◆ Data for the task

———

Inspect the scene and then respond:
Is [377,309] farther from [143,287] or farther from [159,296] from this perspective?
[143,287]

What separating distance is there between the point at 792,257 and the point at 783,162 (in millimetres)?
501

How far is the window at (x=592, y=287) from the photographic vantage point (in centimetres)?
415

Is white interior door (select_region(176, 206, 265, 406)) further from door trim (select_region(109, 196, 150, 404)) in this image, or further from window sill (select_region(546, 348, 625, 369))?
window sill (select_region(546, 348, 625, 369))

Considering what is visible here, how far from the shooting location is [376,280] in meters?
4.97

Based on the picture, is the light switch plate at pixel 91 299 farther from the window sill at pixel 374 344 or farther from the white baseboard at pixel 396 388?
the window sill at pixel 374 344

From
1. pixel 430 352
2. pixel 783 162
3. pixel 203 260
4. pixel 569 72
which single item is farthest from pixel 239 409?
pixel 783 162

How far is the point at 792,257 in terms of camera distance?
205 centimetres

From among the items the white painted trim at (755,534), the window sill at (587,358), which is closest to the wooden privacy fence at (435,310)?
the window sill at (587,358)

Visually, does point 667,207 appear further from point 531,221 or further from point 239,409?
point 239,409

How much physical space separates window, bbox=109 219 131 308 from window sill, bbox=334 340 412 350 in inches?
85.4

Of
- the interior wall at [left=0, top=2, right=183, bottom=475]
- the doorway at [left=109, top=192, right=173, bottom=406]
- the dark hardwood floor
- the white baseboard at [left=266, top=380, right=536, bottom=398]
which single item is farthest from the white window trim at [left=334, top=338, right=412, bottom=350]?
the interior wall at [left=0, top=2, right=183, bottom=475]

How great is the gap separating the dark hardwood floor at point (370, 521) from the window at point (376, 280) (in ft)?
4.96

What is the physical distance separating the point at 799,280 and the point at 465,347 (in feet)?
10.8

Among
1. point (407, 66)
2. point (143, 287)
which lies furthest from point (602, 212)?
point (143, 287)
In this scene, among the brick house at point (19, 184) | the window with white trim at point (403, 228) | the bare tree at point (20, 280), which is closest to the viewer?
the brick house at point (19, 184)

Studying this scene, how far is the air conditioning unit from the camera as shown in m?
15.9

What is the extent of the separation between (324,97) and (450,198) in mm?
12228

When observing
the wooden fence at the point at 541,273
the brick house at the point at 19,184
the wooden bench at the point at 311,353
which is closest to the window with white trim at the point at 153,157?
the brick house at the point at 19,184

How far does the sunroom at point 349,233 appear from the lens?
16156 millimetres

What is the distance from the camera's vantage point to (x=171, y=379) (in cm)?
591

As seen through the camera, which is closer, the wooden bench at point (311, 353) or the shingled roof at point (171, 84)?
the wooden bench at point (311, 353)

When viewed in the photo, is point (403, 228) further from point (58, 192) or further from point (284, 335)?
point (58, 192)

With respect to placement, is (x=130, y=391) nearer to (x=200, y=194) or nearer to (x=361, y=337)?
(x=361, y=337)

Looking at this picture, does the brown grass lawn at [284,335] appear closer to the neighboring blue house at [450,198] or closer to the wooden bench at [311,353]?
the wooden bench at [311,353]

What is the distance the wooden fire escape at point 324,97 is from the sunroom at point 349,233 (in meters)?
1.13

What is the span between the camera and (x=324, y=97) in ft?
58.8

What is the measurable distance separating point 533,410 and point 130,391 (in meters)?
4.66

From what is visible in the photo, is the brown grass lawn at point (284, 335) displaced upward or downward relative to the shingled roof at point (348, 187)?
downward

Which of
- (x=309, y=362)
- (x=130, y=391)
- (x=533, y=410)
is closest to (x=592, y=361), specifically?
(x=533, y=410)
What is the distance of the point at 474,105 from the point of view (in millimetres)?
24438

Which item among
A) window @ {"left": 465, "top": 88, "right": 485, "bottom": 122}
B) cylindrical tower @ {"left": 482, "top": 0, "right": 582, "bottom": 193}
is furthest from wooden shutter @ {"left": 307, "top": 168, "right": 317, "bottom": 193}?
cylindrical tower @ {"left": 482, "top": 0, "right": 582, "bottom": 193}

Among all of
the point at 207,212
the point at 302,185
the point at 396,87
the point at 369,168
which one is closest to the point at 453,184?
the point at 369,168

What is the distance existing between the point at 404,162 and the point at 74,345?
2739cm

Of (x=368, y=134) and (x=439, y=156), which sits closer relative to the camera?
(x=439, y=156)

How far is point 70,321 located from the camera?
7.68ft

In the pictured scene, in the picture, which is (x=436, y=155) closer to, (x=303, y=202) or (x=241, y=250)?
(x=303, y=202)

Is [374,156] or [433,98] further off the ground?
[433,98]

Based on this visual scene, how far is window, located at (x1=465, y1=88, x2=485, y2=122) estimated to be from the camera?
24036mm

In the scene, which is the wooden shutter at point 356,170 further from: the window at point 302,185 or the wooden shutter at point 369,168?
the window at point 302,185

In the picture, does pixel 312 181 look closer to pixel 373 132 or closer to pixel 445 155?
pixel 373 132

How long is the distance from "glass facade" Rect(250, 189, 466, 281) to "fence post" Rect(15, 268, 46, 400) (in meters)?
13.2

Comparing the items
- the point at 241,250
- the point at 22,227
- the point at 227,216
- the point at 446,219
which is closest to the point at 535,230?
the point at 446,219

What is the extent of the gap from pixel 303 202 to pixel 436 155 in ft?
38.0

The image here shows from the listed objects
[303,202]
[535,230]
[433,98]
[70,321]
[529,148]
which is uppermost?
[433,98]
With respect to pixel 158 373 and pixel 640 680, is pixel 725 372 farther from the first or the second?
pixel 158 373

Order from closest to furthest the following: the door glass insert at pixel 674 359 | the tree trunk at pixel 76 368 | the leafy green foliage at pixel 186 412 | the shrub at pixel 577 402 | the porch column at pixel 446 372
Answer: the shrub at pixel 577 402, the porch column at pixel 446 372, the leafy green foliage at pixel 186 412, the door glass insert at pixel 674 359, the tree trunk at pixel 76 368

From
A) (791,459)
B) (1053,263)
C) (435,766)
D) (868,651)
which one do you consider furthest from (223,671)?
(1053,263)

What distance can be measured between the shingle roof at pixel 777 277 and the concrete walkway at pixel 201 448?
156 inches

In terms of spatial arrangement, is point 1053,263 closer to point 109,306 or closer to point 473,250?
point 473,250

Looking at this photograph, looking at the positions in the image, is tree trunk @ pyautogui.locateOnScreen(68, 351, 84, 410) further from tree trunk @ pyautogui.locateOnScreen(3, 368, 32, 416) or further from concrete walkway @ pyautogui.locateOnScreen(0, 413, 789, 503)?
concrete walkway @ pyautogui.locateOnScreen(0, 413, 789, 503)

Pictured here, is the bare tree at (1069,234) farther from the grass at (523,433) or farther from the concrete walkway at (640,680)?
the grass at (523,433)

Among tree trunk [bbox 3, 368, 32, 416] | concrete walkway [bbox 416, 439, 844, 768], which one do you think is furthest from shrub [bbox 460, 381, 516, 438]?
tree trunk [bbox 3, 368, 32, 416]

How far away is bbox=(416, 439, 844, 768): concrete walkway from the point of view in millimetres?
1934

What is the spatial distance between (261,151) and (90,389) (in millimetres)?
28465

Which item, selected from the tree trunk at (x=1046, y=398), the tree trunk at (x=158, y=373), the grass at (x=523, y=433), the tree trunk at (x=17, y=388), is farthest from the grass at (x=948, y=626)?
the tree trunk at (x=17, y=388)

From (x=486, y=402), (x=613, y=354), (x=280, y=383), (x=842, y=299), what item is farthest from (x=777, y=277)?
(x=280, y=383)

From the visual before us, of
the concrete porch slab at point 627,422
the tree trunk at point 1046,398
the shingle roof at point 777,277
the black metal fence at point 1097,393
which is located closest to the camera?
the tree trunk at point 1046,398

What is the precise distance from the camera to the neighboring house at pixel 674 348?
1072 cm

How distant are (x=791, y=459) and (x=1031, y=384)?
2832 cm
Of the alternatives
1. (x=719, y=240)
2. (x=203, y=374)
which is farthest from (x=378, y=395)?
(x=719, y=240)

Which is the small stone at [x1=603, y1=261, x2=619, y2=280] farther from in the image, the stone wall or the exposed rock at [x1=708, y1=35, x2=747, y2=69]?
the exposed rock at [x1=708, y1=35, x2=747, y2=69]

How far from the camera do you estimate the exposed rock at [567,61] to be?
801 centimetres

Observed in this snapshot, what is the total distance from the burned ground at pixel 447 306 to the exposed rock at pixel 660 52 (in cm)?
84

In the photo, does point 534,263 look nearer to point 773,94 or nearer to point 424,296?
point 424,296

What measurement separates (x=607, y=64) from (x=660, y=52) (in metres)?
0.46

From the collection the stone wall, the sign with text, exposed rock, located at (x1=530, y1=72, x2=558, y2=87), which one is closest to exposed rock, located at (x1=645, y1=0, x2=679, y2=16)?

———

◆ The problem
Give back, unchanged, every line from the one with "From the visual before us, of" to the end of the entries above.

◆ Expected answer
From the visual before us, of
the concrete porch slab at point 627,422
the tree trunk at point 1046,398
the shingle roof at point 777,277
the black metal fence at point 1097,393
which is located closest to the camera?
the tree trunk at point 1046,398

What is the precise distance from the camera to the neighboring house at pixel 674 348?
1072 cm

How distant are (x=791, y=459) and (x=1031, y=384)?
2832 cm
Of the alternatives
1. (x=719, y=240)
2. (x=203, y=374)
which is farthest from (x=378, y=395)?
(x=719, y=240)

Which is the small stone at [x1=603, y1=261, x2=619, y2=280] farther from in the image, the stone wall or the exposed rock at [x1=708, y1=35, x2=747, y2=69]?
the exposed rock at [x1=708, y1=35, x2=747, y2=69]

How far from the camera do you estimate the exposed rock at [567,61] to be?
801 centimetres

Observed in this snapshot, what is the total distance from the burned ground at pixel 447 306 to the exposed rock at pixel 660 52 (in cm)?
84

In the photo, does point 534,263 look nearer to point 773,94 or nearer to point 424,296?
point 424,296

What measurement separates (x=607, y=64) from (x=660, y=52) (in metres)?
0.46

From the collection the stone wall, the sign with text, exposed rock, located at (x1=530, y1=72, x2=558, y2=87), which one is closest to exposed rock, located at (x1=645, y1=0, x2=679, y2=16)?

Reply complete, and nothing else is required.